[antlr-interest] Parser performance dropping as a function of line count

Ric Klaren ric.klaren at gmail.com
Mon Oct 2 03:37:43 PDT 2006


Hi,

On 10/2/06, Rukmal Fernando <rukmal_fernando at yahoo.com> wrote:
> I have removed it, and this seems to have rectified the problem. Thank you very much once again.

Great :)

> Out of curiosity, can anyone point out why a simple misplaced syntactic predicate could have such an impact, especially one that grew with the file size even when the number of lines parsed was fixed? (i.e.: in my case, the time the parser took to parse up to the first parser error @line 460 doubled for every 1000 lines in the source file).

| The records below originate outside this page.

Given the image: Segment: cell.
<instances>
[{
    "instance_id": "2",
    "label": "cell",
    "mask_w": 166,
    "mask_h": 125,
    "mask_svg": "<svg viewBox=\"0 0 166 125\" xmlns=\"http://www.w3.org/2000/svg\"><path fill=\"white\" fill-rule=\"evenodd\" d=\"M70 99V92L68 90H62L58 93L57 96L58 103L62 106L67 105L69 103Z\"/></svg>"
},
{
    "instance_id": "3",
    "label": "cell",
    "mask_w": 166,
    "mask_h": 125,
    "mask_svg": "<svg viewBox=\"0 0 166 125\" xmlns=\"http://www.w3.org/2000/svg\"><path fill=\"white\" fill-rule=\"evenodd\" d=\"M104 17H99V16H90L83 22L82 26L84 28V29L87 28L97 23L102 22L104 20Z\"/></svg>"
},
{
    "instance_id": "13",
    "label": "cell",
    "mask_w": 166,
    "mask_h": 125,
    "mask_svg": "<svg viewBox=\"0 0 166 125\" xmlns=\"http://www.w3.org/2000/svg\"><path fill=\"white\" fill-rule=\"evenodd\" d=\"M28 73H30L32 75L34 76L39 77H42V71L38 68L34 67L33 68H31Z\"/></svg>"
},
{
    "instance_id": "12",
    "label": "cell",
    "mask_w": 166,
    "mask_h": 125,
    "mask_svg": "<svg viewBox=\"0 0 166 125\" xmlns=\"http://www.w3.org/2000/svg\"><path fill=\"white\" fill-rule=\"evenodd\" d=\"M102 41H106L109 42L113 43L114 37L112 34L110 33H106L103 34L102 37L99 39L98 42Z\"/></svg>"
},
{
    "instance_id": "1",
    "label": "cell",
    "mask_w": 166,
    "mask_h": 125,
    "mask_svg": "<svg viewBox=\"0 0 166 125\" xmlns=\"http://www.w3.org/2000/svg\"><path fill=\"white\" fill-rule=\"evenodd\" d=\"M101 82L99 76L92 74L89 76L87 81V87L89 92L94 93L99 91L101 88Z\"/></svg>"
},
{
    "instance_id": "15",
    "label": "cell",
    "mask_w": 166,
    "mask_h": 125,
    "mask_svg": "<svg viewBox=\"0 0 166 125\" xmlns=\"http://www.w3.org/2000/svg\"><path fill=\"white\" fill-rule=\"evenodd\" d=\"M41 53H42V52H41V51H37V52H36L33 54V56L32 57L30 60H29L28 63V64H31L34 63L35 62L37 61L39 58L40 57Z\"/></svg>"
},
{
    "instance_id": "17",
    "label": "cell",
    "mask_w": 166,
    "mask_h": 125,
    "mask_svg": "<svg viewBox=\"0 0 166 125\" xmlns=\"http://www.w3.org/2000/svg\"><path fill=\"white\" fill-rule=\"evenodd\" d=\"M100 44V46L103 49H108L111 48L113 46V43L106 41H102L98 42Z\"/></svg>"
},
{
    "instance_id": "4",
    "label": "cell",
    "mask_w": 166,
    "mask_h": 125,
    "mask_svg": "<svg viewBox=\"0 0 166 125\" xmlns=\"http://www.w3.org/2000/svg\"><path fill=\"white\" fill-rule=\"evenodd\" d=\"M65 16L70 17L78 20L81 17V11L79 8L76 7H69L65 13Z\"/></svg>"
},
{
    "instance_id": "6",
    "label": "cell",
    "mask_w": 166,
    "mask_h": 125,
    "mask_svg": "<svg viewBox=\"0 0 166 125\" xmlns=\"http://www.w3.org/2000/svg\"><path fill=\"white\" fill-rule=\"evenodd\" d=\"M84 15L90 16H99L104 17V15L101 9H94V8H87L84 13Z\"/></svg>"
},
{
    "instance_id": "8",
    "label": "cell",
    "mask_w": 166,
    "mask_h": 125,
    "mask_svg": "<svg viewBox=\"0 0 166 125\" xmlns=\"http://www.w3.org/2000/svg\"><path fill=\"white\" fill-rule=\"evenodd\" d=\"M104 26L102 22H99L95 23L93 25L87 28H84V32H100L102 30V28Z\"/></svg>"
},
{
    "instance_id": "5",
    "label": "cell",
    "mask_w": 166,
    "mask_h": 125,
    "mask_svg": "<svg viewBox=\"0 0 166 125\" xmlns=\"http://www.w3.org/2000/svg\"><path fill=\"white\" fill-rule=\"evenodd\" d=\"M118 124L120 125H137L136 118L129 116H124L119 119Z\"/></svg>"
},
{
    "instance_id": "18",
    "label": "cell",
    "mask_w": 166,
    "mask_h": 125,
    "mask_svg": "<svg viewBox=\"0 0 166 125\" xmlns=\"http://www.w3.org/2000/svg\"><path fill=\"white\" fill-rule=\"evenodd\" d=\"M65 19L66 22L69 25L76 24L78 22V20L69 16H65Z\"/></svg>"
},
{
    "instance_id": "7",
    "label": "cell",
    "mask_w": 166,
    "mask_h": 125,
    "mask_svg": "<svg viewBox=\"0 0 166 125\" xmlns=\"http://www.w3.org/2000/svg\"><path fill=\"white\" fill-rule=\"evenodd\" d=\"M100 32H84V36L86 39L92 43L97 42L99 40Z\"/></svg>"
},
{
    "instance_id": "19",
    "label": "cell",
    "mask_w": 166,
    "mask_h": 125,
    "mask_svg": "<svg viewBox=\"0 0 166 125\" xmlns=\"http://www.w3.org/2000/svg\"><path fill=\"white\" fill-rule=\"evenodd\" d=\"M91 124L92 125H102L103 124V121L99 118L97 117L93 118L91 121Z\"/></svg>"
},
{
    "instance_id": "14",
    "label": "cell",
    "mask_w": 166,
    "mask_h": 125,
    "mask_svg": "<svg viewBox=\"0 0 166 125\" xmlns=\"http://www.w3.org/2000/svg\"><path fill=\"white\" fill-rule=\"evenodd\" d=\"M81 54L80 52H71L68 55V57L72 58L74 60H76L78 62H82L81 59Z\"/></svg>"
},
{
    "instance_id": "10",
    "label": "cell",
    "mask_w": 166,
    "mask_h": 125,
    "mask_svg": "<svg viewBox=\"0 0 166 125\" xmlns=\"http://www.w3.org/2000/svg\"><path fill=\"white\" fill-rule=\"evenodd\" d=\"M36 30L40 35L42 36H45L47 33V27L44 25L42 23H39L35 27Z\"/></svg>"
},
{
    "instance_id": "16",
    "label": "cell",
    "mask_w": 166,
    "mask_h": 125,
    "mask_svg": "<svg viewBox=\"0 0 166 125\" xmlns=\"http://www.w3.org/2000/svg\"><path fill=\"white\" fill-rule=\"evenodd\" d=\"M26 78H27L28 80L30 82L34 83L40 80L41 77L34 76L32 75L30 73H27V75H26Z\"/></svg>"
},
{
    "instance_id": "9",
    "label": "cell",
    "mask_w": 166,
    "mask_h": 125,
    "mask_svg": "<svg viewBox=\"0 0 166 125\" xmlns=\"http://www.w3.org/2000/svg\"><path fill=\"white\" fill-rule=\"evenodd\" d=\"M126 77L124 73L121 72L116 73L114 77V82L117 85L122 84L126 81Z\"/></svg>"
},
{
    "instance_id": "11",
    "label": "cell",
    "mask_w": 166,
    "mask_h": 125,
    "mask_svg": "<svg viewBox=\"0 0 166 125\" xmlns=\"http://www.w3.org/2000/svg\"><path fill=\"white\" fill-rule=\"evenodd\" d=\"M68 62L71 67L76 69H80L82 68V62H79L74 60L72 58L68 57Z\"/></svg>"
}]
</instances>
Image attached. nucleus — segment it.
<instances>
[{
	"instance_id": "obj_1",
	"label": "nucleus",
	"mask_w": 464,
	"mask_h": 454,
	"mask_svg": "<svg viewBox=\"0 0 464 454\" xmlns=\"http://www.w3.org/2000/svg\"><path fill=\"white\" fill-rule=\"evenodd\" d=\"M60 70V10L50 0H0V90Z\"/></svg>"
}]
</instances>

A syntactic predicate let's ANTLR run in trial and error mode. E.g.
when it get's to the point that it needs to evaluate the predicate it
turns on the so called guessing mode. From this point on antlr tries
to evaluate a parse run of the predicate (with actions turned off) if
this fails parsing continues at the next alternative (or an error is
thrown). So in the best case ANTLR will look at the input twice to
parse it (once to evaluate the predicate, and once to really parse it
(but now including actions)). Worst case it will completely explode in
your face and look a gazillion times at eacht token before deciding
one alternative.. and then merrily continue with the next...

If you want to get a feel for this just make an example grammar and
look at the generated code.

Syntactic predicates are really nice to get something going. After you
got it going you should really carefully look at removing them as much
as possible. There's a trade-off in readability of the grammar (left
factoring often does not improve readability) and speed there.